● **What you will do**:
Nothing but the lines below from the one holding "Providing 21 Century Skills Final.jpg" up to and including the one holding "R18616: Baby Unisex" should be copied, exactly and without pictures.

● **The data**:

────────────────────────────────────────

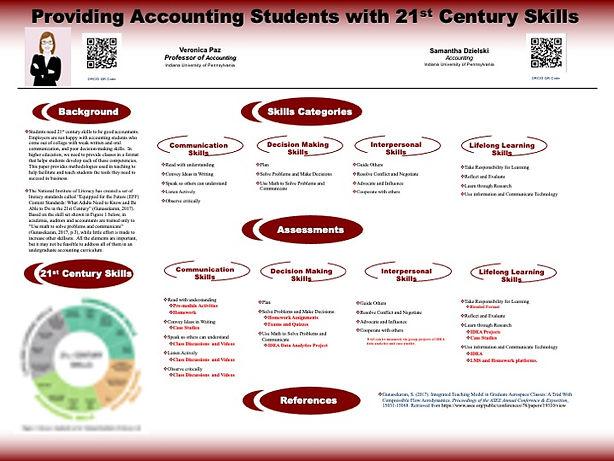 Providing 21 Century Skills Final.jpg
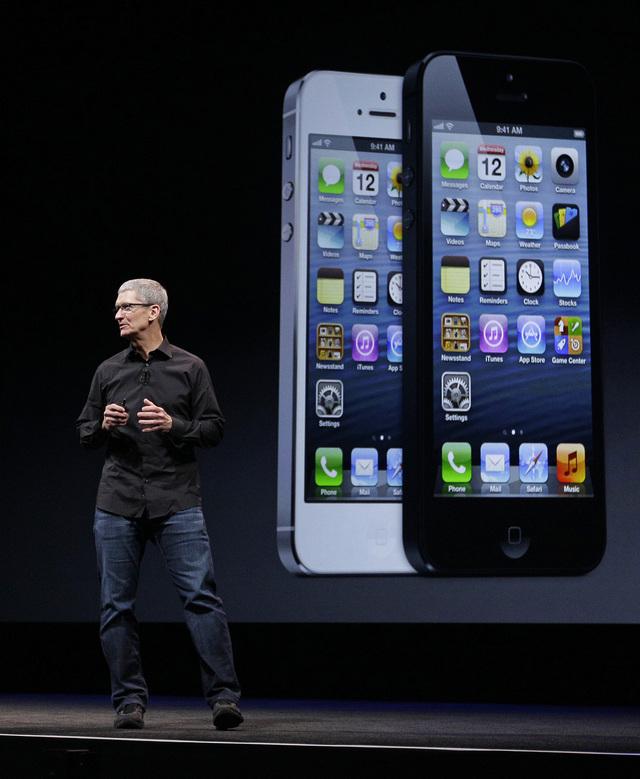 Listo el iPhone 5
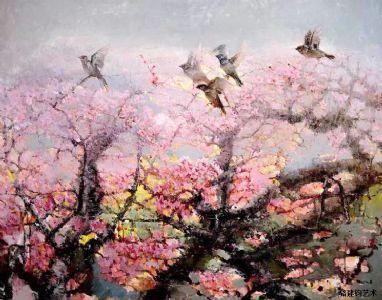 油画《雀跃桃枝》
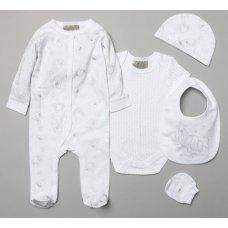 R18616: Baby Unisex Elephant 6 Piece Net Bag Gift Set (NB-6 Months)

────────────────────────────────────────

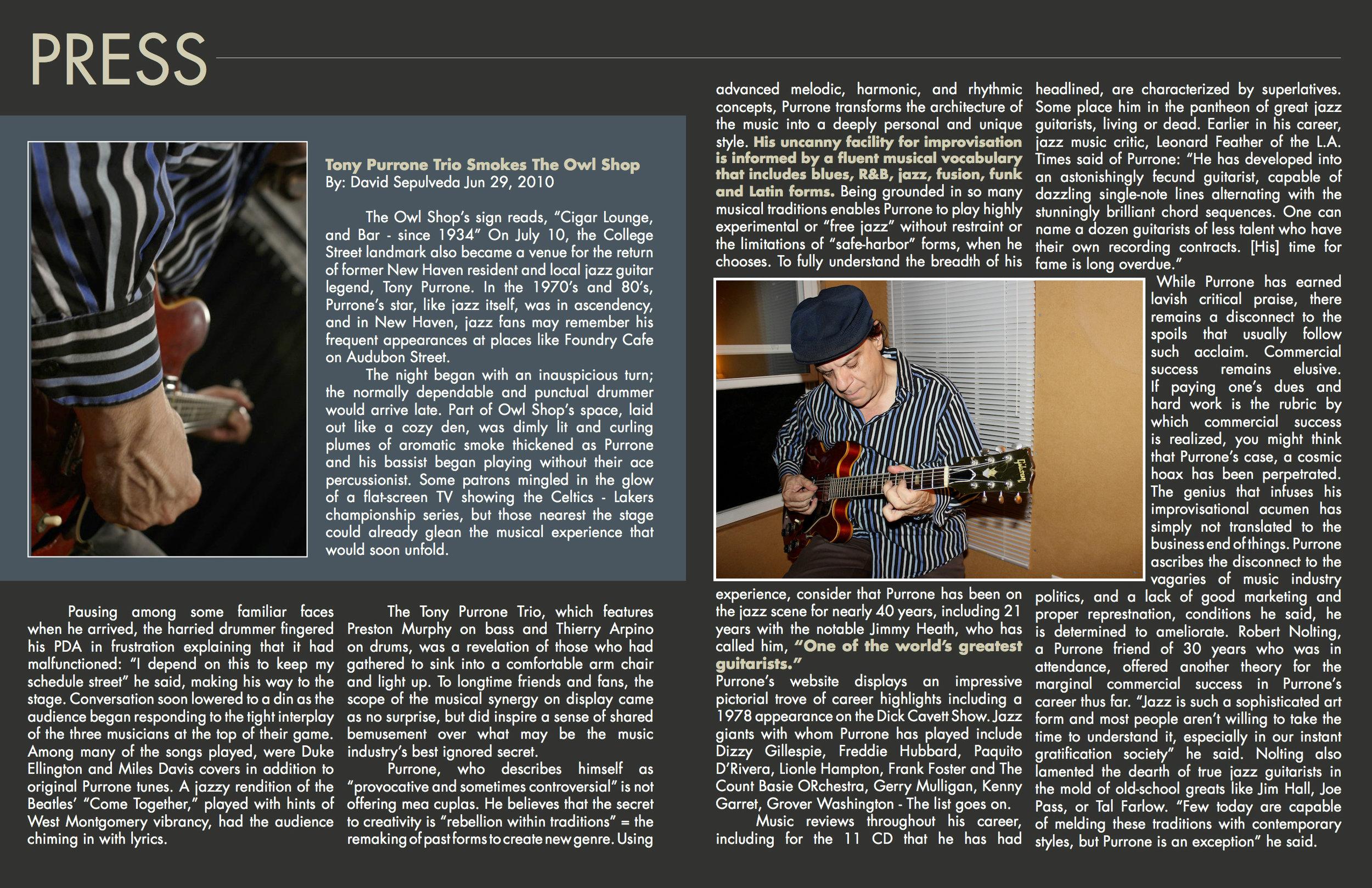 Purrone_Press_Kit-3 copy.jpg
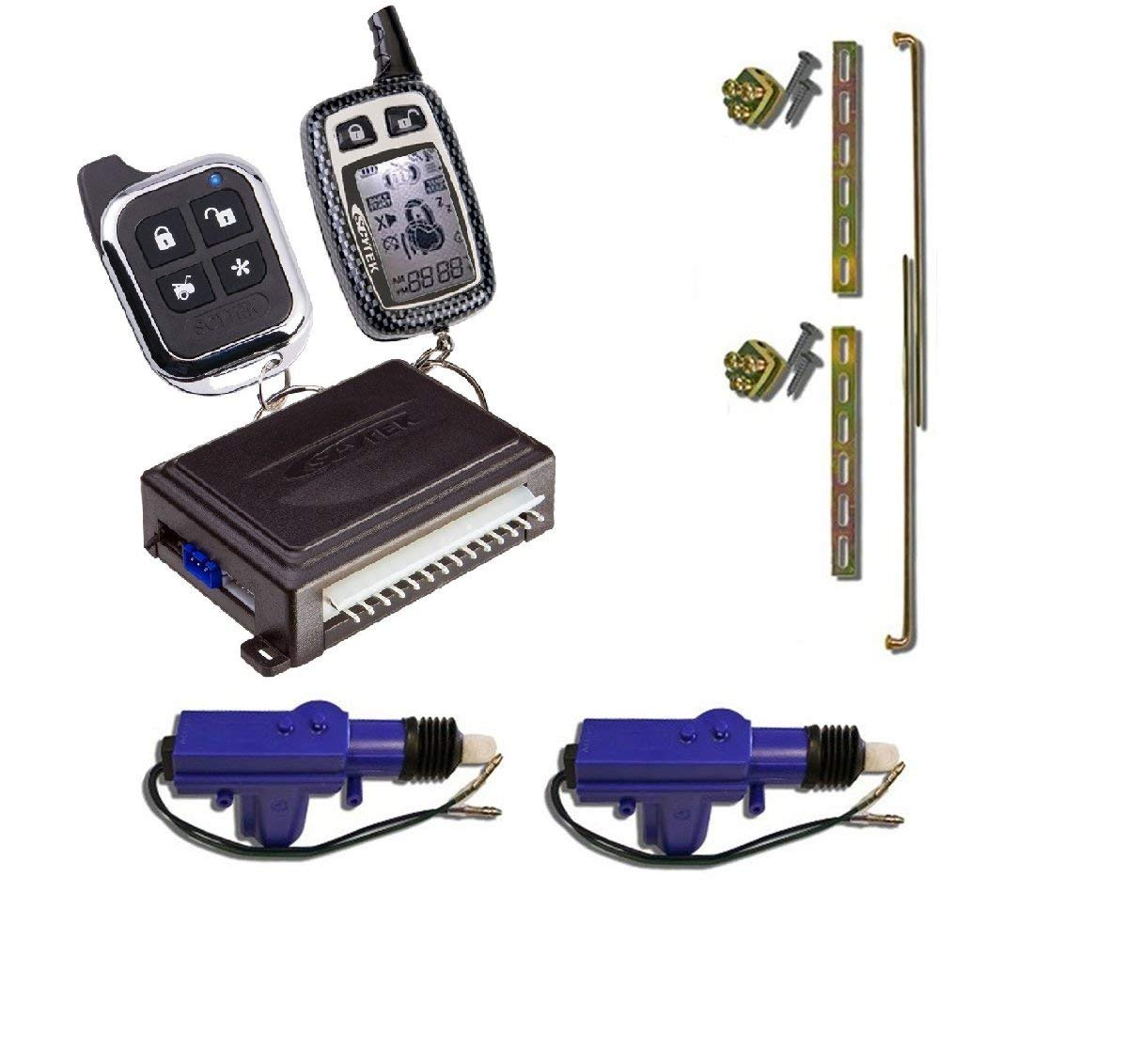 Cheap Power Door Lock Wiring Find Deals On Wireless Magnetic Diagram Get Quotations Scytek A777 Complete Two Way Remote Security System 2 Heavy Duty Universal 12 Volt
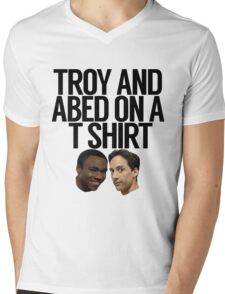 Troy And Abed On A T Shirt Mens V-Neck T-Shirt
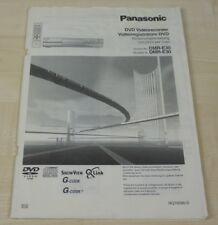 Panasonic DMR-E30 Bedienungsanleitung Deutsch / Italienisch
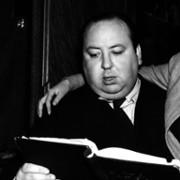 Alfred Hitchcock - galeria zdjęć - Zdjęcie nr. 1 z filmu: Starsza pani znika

────────────────────────────────────────

● **Solution for this exercise**:
 Providing 21 Century Skills Final.jpg
 Listo el iPhone 5
 油画《雀跃桃枝》
 R18616: Baby Unisex Elephant 6 Piece Net Bag Gift Set (NB-6 Months)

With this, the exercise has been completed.